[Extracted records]
--- --- ---

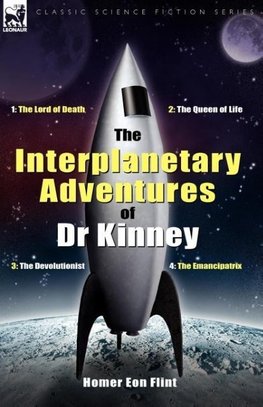The Interplanetary Adventures of Dr Kinney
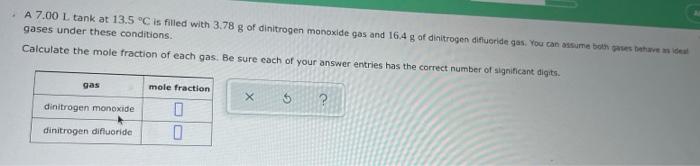 A 7 00 L Tank At 13 5 C Is Filled With 3 78 G Of Dinitrogen Monoxide Gas And 16 4 G Of Dinitrogen Difluoride Gas You C 1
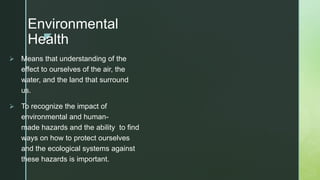 z
Environmental
Health
 Means that understanding of the
effect to ourselves of the air, the
water, and the land that surround
us.
 To recognize the impact of
environmental and human-
made hazards and the ability to find
ways on how to protect ourselves
and the ecological systems against
these hazards is important.
 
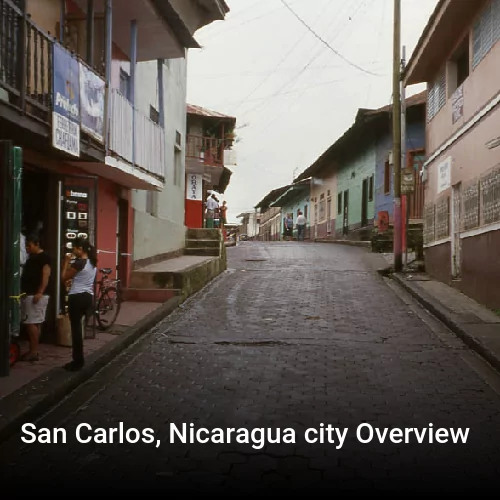 San Carlos, Nicaragua city Overview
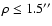 $\rho \leq 1.5'' $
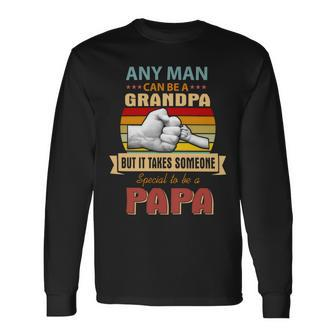 Father Grandpa Any Man Can Be A Grandpa But It Takes Someone Special 137 Dad Long Sleeve T-Shirt - Monsterry
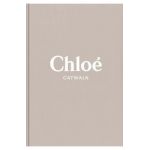 Chloe: The Complete Collections - Lou Stoppard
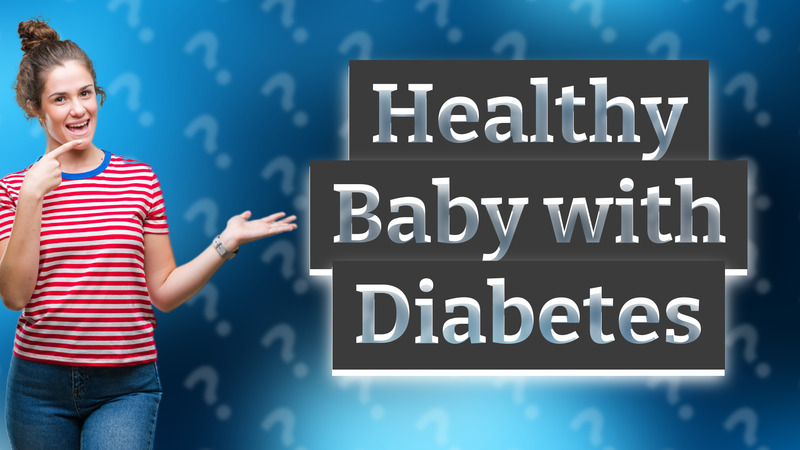 Healthy Baby with Diabetes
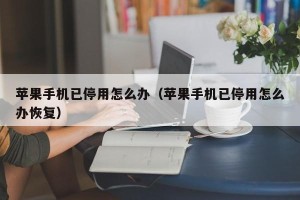 苹果手机已停用怎么办（苹果手机已停用怎么办恢复）
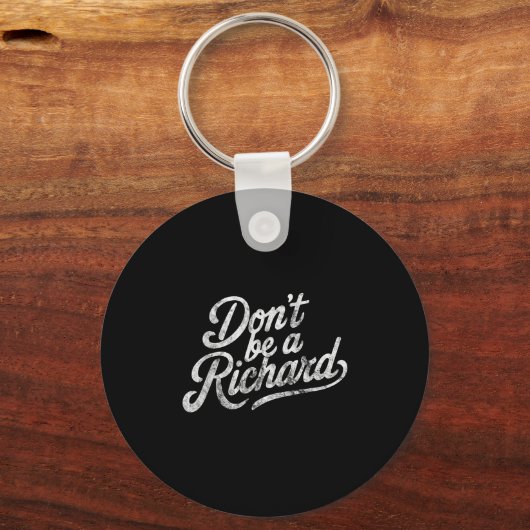 Don't Be A Richard Funny Quote Sleutelhanger (Voorkant)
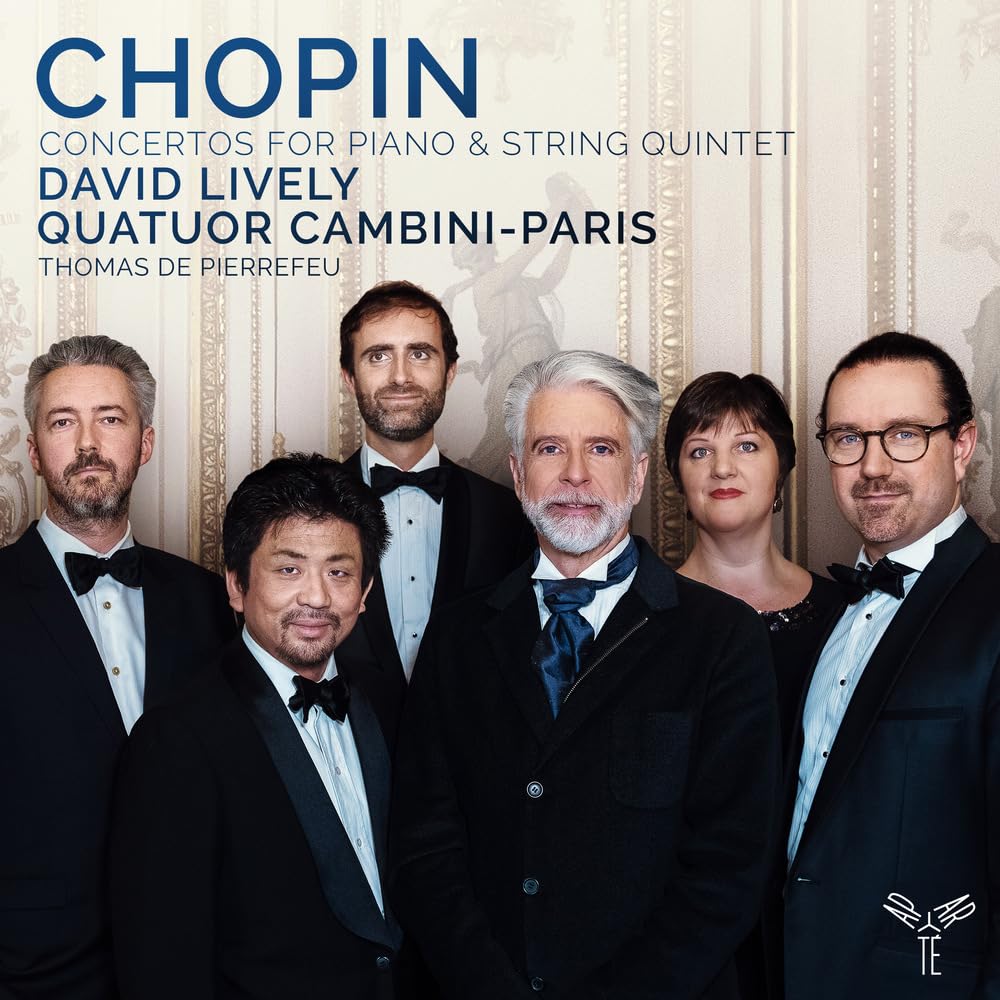 Chopin: Concertos For Piano & String Quintet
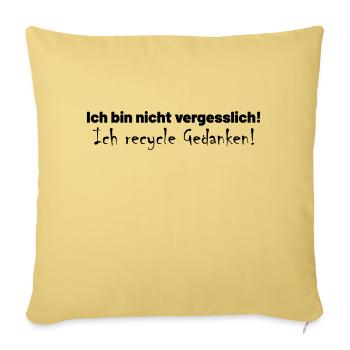 Ich bin nicht vergesslich! Ich recycle Gedanken! - Sofakissenbezug 45 x 45 cm - Hellgelb - Vorne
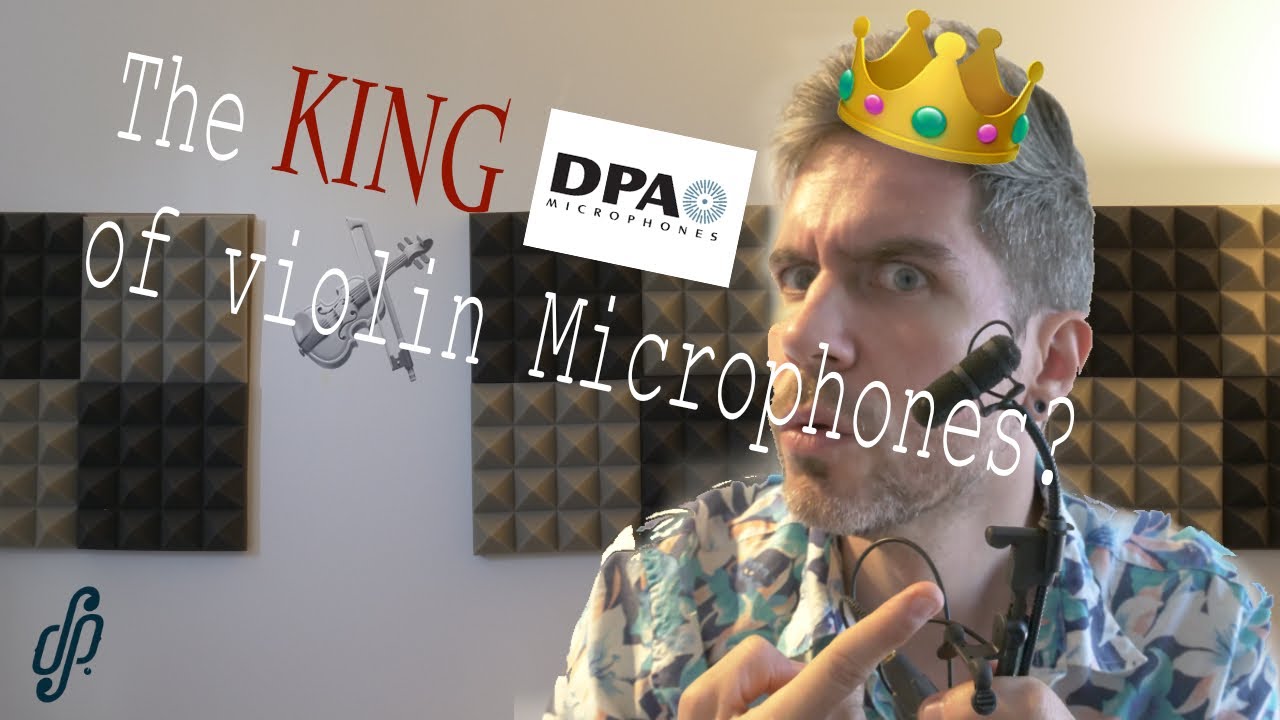 DPA 4099V: The KING of Violin Microphones?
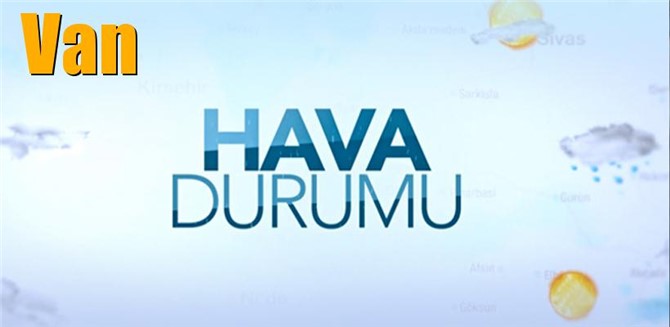 Güncel Van Hava Durumu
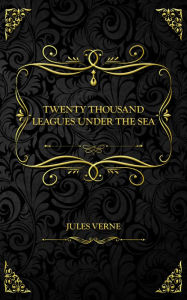 Title: Twenty Thousand Leagues Under the Sea: Jules Verne, Author: Jules Verne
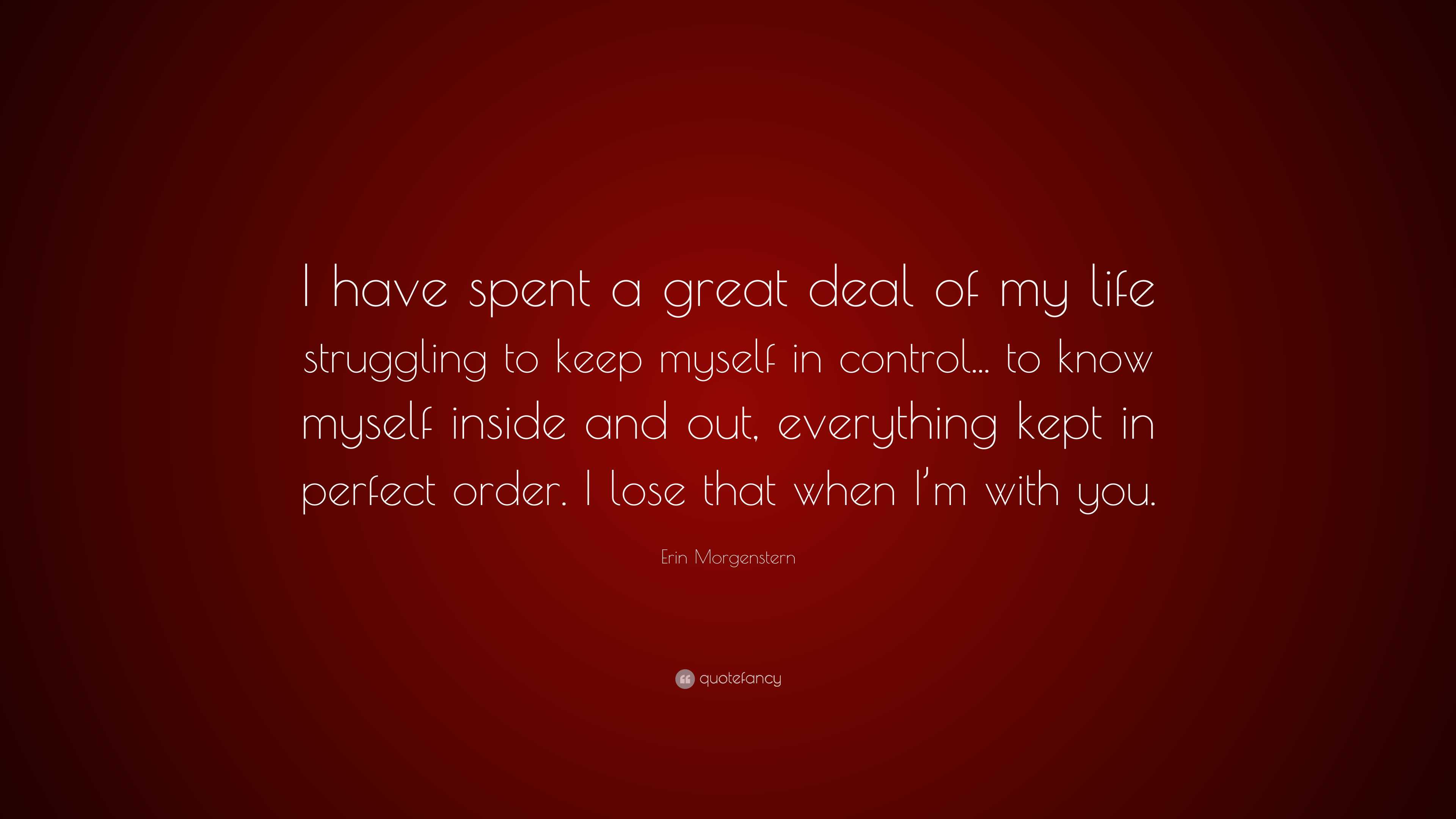 Erin Morgenstern Quote: “I have spent a great deal of my life ...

--- --- ---

▶ **WHAT IS BEING ASKED**
Leave the pictures aside and transcribe only the lines from the one holding "Güncel Van Hava Durumu" through the final line of the records above.

▶ **RESULT**
 Güncel Van Hava Durumu
 Title: Twenty Thousand Leagues Under the Sea: Jules Verne, Author: Jules Verne
 Erin Morgenstern Quote: “I have spent a great deal of my life ...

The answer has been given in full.